Tekst ->
U nas były ziemniaki, jajko sadzone i sałata. Dużo sałaty :-) Musimy ją zmęczyć , bo nowa rośnie a slimaki zrobiłam kaputt :lol1:


U nas były ziemniaki, jajko sadzone i sałata. Dużo sałaty :-) Musimy ją zmęczyć , bo nowa rośnie a slimaki zrobiłam kaputt :lol1:
No i podsunęłaś mi pomysł na jutrzejszy obiad :-)
Przy okazji mam pytanie do Ciebie. Tutejsza "Stała opiekunka" kupiła Birnenkraut, taki trójpak,3 małe słoiczki. Musi być to chyba coś dobrego, bo zostały dwa, zabunkrowane z tylu w szafce za innymi zapasami:lol3:.Nigdy tego nie jadłam, a wyczytałam że to miód gruszkowy, szwajcarski "specjalitet":-). Znasz to, warto otworzyć słoiczek?. A jeśli tak, to co ? Jeść jak zwyczajny, naprawdziwny miód?:-)

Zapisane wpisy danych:

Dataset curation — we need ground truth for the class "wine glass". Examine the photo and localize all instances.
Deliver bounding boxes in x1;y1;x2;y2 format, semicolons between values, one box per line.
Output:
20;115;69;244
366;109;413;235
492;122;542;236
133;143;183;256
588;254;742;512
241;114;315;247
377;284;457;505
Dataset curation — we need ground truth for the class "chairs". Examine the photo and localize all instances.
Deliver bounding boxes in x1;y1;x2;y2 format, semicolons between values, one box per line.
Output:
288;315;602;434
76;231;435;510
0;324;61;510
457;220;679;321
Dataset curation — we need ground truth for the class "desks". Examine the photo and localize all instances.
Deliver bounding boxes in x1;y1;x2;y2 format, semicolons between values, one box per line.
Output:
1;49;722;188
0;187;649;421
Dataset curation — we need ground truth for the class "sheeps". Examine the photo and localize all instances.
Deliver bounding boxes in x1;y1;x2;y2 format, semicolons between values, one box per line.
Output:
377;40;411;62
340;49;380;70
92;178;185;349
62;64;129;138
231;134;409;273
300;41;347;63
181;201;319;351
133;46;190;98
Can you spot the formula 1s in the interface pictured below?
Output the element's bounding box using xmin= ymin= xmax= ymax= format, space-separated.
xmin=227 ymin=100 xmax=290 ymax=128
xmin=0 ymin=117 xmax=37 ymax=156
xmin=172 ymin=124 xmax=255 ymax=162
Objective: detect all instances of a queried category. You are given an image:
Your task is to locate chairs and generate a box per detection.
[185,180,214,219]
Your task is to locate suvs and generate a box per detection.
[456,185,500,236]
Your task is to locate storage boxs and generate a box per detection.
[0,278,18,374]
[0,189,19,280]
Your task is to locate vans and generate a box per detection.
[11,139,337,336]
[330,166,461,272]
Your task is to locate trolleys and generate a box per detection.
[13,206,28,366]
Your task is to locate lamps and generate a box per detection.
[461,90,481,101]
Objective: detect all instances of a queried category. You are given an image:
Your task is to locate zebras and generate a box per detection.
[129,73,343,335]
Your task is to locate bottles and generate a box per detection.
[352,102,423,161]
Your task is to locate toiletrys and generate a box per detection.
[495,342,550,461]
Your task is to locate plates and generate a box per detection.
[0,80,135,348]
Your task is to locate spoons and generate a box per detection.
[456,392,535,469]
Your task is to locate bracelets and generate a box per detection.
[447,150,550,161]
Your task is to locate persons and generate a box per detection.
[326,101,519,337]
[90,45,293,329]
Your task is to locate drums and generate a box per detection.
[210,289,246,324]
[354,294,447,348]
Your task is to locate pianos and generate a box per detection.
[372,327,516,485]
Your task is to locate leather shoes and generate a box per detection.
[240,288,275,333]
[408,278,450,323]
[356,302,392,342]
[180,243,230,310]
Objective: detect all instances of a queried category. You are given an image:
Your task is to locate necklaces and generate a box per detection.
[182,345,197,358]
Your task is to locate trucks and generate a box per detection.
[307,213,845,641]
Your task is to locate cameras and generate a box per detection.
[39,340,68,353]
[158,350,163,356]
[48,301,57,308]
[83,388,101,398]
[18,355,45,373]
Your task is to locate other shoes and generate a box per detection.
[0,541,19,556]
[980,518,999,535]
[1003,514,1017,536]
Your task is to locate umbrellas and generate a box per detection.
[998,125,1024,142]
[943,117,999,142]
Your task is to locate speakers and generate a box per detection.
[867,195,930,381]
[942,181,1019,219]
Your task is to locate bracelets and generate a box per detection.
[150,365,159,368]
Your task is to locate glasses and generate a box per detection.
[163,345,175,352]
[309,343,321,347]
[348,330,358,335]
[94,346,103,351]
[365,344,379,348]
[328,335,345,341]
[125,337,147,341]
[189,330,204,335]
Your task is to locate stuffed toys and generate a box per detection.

Zadania ->
A: Sprawdź, czy trzy poniższe stwierdzenia zgadzają się z tekstem. Przy każdym odpowiedz „tak” albo „nie” i przytocz dosłownie rozstrzygające słowa tekstu. (i) Na obiad była między innymi sałata. (ii) Osoba pisząca jadła już wcześniej Birnenkraut. (iii) Birnenkraut kupiono w opakowaniu z trzema słoiczkami.
B: Napisz dalszy ciąg tekstu o obiedzie i miodzie gruszkowym, zaczynając od miejsca, w którym się kończy.

Odpowiedzi do zadań ->
A:
(i) Tak: „U nas były ziemniaki, jajko sadzone i sałata.”
(ii) Nie: „Nigdy tego nie jadłam”.
(iii) Tak: „kupiła Birnenkraut, taki trójpak,3 małe słoiczki”.

B:
Birnenkraut, albo Apfelkraut-też bardzo dobre, to zagęszczony do galarety sok z tych owoców. Nie ma tam żelatyny. Sprawę załatwiają pektyny. To nie jest miód jako taki, choć jest tak nazywany. W Szwajcarii tego nie jadłam, rozejrzę się, ale jadlam jak pracowałam w Essen na imprezach placka ziemniaczanego , podawanego na różne sposoby. Z tymi owocowymi "krautami" też. Taka pomyslowa była synowa podopiecznej. Balangi plackowe super. Do tego jakieś soczki i kto chciał to prosecco. Placki smażyliśmy na ogromnej "nadwornej " patelni :-). Nadwornej bo na tarasie, na dworze stała. I takie świeżutkie na stół.
Jak nie smakują mi placki z Apfelmusem, tak z tymi krautami są super.
Dziękuję, spróbuję :-)
A pomysł na plackową balangę super!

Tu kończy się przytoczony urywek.